小腸における化学的消化の役割とは?
小腸での化学的消化の概要
小腸では、胃から送られた部分的に消化された食物をさらに分解し、体が吸収できる小さな分子に変えます。この過程は膵臓と小腸自身が分泌するさまざまな酵素によって行われます。
1. 膵臓から分泌される酵素
- リパーゼ:脂質や脂肪を脂肪酸とグリセロールに分解します。
- アミラーゼ:炭水化物、特にデンプンをマルトースなどの単糖に分解します。
- プロテアーゼ:タンパク質をペプチド、さらにアミノ酸へと分解します。
2. 小腸自身が分泌する酵素
- エンテロキナーゼ:トリプシン(プロテアーゼ)を活性化し、タンパク質分解を促進します。

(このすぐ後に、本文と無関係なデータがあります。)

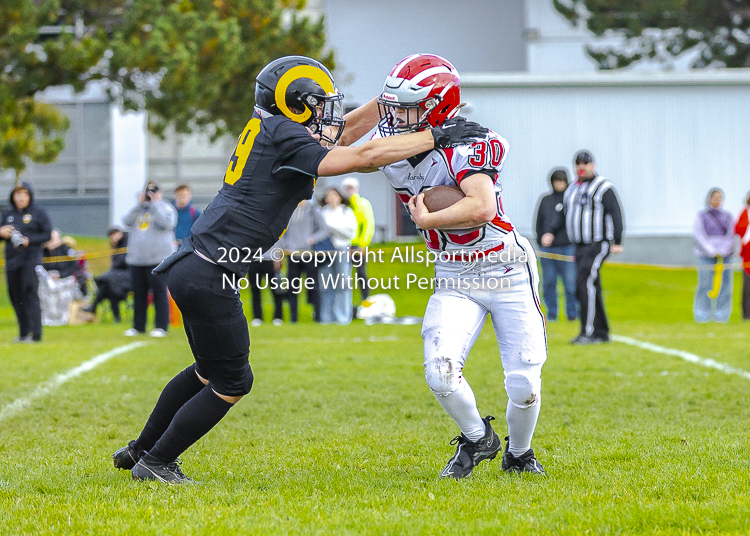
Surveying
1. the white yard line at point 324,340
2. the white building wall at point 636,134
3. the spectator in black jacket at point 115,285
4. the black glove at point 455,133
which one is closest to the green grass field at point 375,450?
the white yard line at point 324,340

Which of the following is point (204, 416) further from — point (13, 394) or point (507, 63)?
point (507, 63)

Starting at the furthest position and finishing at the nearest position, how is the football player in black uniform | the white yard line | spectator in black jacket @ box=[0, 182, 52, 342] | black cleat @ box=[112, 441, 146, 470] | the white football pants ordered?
spectator in black jacket @ box=[0, 182, 52, 342], the white yard line, black cleat @ box=[112, 441, 146, 470], the white football pants, the football player in black uniform

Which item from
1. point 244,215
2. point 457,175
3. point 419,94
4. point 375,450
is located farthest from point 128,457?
point 419,94

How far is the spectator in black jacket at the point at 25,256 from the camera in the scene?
36.4ft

- ラクトース:乳糖をブドウ糖とガラクトースに分解します。
- スクラーゼ:ショ糖(砂糖)をブドウ糖と果糖に分解します。
- マルターゼ:マルトースをブドウ糖に分解します。
3. 肝臓から分泌される胆汁塩
胆汁塩は脂肪の乳化を助け、リパーゼが働きやすいように脂肪を微小な滴に分解します。
4. 栄養素の吸収
化学的消化の最終産物は単糖、アミノ酸、脂肪酸です。これらは小腸の壁を通って血流に取り込まれます。小腸の内壁には絨毛(じゅうもう)と呼ばれる指状の突起が多数あり、表面積を大幅に増やして効率的な吸収を可能にします。
5. 大腸への搬送
消化されなかった残渣や水分・電解質は小腸を通過し、大腸へと送られます。大腸では主に水分の再吸収が行われます。
このように、小腸での化学的消化は食物中の複雑な分子を吸収しやすい形に変え、体のさまざまな代謝に必要な栄養素を供給する重要な役割を果たしています。